Set down each record that follows exactly. Drop the images.

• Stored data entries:
--- START ---
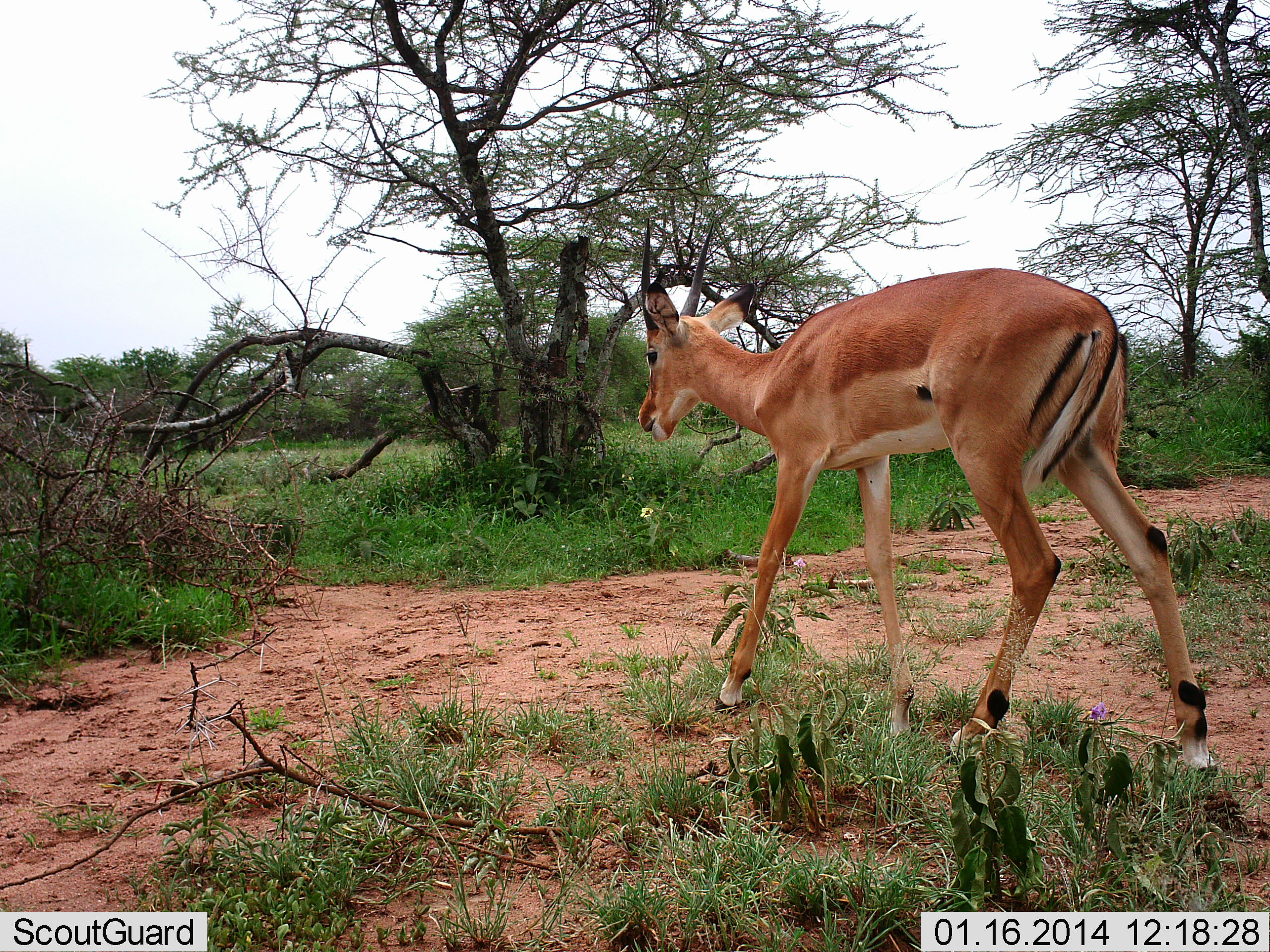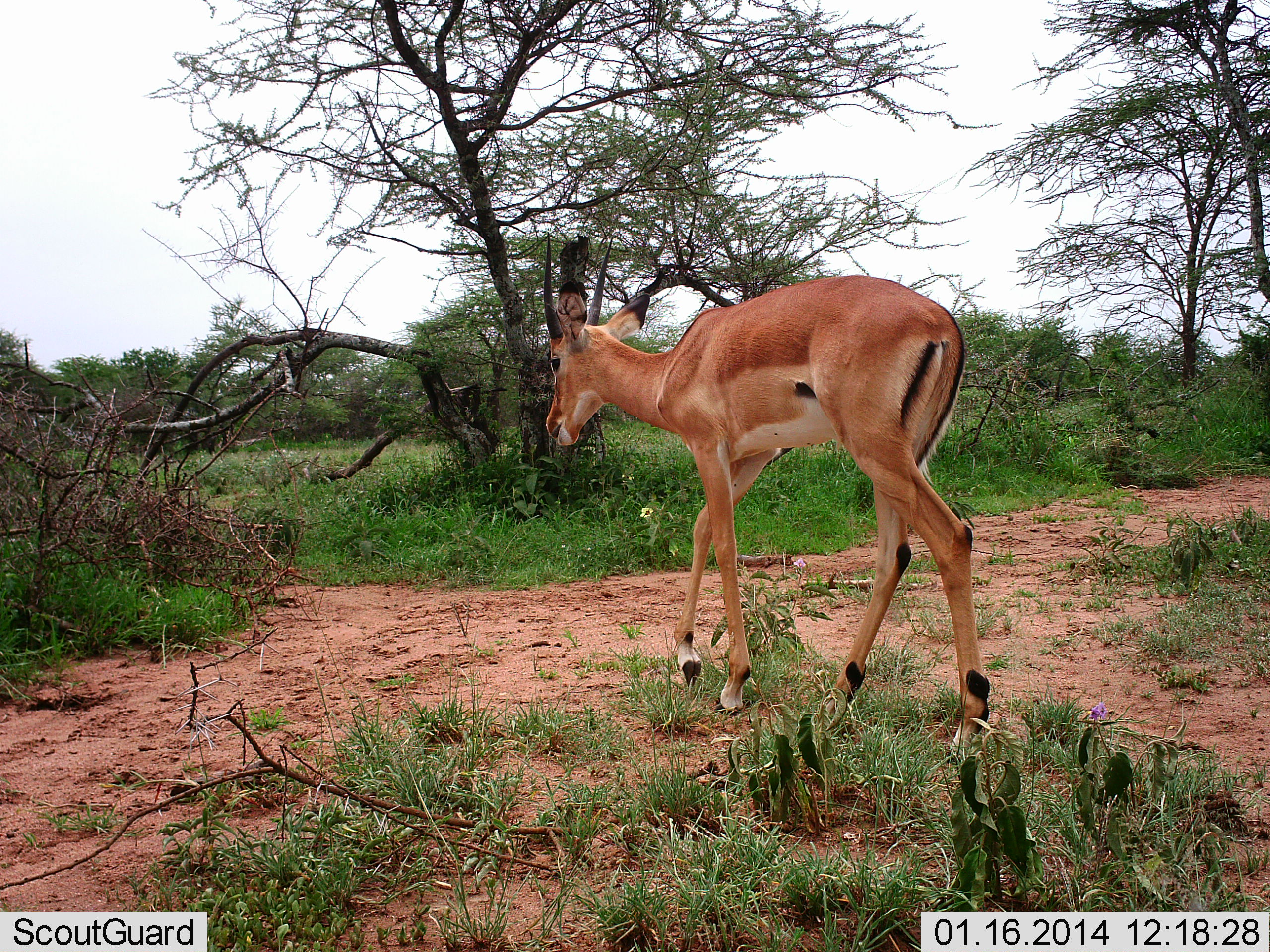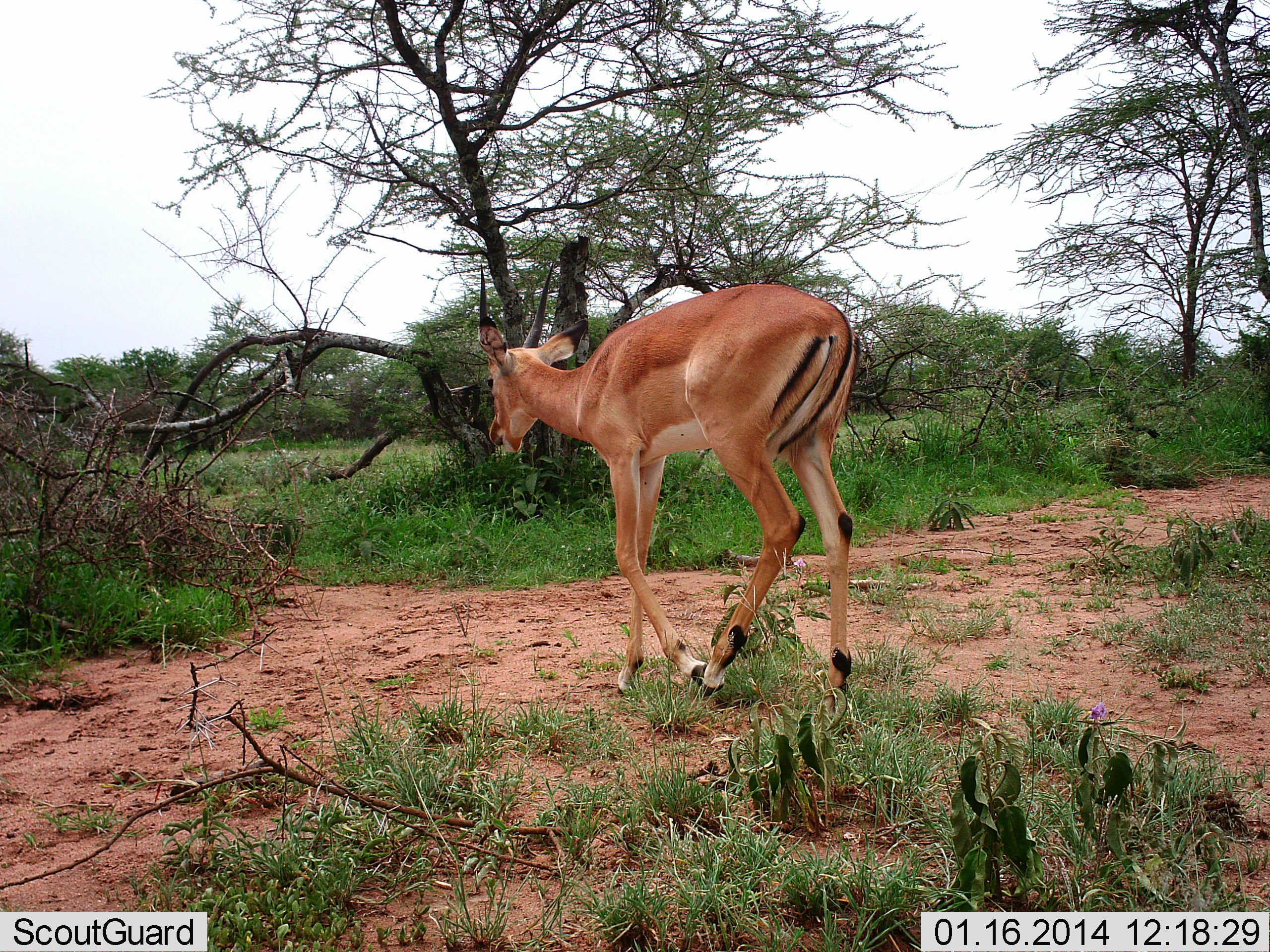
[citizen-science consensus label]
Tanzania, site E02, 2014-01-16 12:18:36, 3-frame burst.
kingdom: Animalia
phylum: Chordata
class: Mammalia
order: Artiodactyla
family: Bovidae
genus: Aepyceros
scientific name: Aepyceros melampus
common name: impala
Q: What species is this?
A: Impala (Aepyceros melampus).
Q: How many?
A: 1.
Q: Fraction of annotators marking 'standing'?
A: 0%.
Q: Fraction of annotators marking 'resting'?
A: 0%.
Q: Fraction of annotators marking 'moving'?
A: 100%.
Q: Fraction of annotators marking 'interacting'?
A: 0%.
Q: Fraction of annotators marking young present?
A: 0%.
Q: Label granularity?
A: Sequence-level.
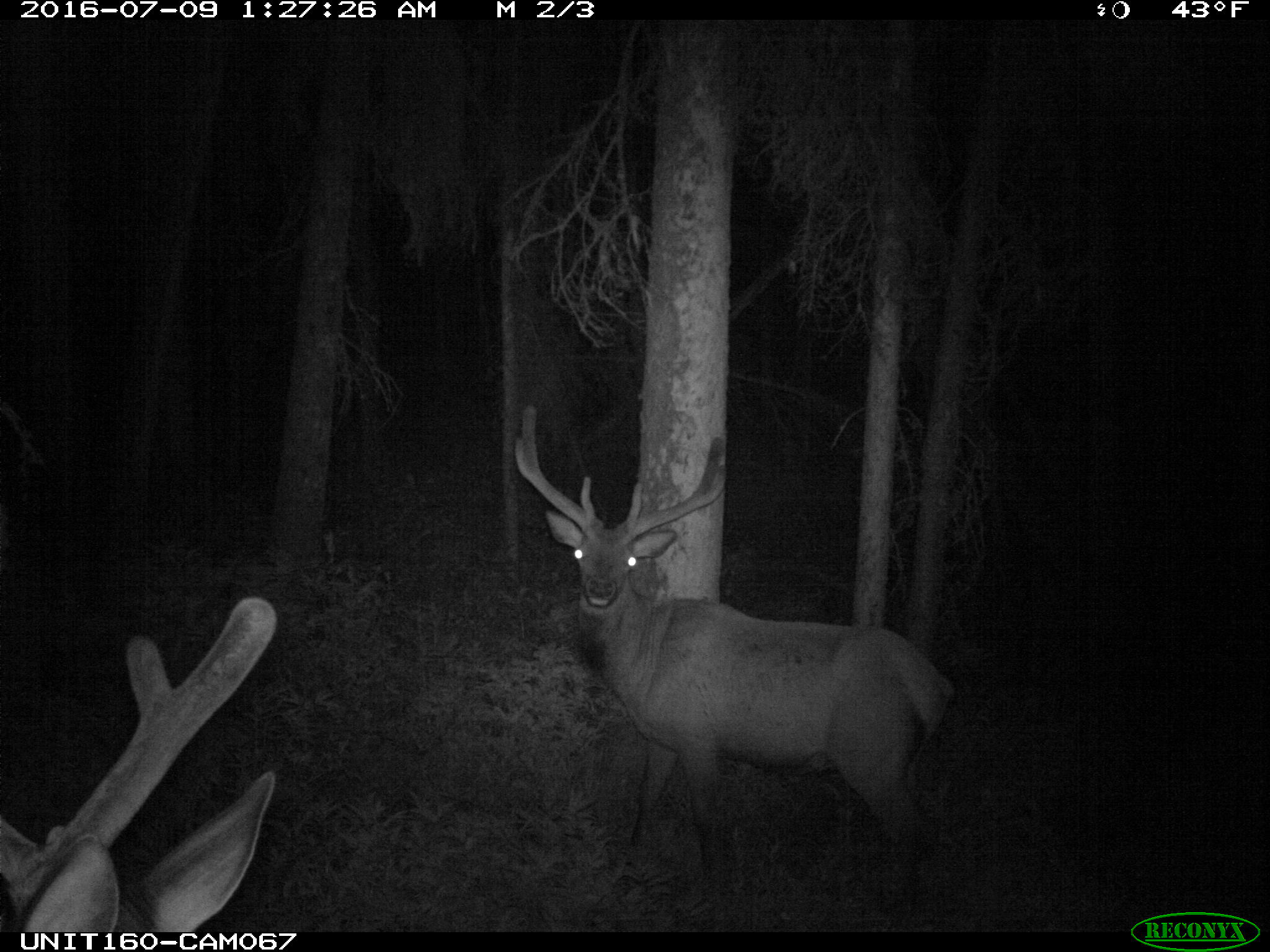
--- END ---
• Answer to the exercise:
[citizen-science consensus label]
Tanzania, site E02, 2014-01-16 12:18:36, 3-frame burst.
kingdom: Animalia
phylum: Chordata
class: Mammalia
order: Artiodactyla
family: Bovidae
genus: Aepyceros
scientific name: Aepyceros melampus
common name: impala
Q: What species is this?
A: Impala (Aepyceros melampus).
Q: How many?
A: 1.
Q: Fraction of annotators marking 'standing'?
A: 0%.
Q: Fraction of annotators marking 'resting'?
A: 0%.
Q: Fraction of annotators marking 'moving'?
A: 100%.
Q: Fraction of annotators marking 'interacting'?
A: 0%.
Q: Fraction of annotators marking young present?
A: 0%.
Q: Label granularity?
A: Sequence-level.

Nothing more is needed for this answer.